1. Whitney Houston. Maybe she didn’t really originate her of style of bombastic pop, but she’s one of the main reasons soul went into the toilet after Al Green went into the ministry. (New jack, new girl groups, and other hip-hop miscegenation with the genre have since fished it from the bowl.) The monstrous self-importance, the stupid operatic voice modulations, the plodding arrangements. Her music (or more correctly, its success) is at the root of Mariah’s ‘90s chart dominance, the bazoople platinum Titanic soundtrack*, and American Idol and its know-nothing, insipid judges**. She’s the proud architect of the second worst song of all time, “The Greatest Love of All.”***

2. Pearl Jam. I hate their stupid name. I despise their sludge guitars, their turgid drums, and that handsome guy’s vocal whine. Is his name Jeremy? Or is that one of their songs? I detest their lame album-naming abilities. (Something they share with Whitney. Whitney Houston.) But what I revile more than anything is the fact that they seem to be the model for nearly all subsequent heavy rock acts, so second- and now third-generation imitations (none better, or worse, than the original) overpopulate radio airwaves and best seller lists everywhere.

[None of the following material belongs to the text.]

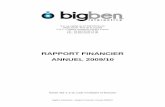 RAPPORT FINANCIER ANNUEL 2009/10 - bigben …bigben-group.com/wp-content/uploads/2015/02/CA_BBI_Rapport... · Flux de trésorerie liés aux opérations de financement ... Pause de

3. Replacements. Unlike the aforementioned, the ‘mats actually have good songs. But for some reason Paul Westerberg’s vocal stylings were the archetype for “alternative” rock singers (though that phase seems to have passed). His band was a bunch of sloppy drunks; the grating soul singing method matches not with cleanly produced studio fare. The Replacements are indirectly responsible for the resurrection of Santana after nearly three decades of irrelevance, a dude who wasn’t interesting in the first place.

Honorable Mention: De La Soul. 3 Feet High and Rising came in 1989 with a running skit about a fictitious game show interrupting its tracks. The songs themselves were amusing. The skit was not. This has become the prototype for nearly every commercial hip-hop album since. Let’s assume 10,000 skits since, three of them funny. I still haven’t forgiven Prince Paul enough to listen to his subsequent albums.


*What about those millions of idiots who shelled out $18 for one song and the rest incidental music? For one song that you could hear on crappy radio stations ten times a day.

**Not to mention all the other primetime remakes of Star Search that the wife prefers over televised comedy or basketball.

***”We are the World” is, of course, the worst.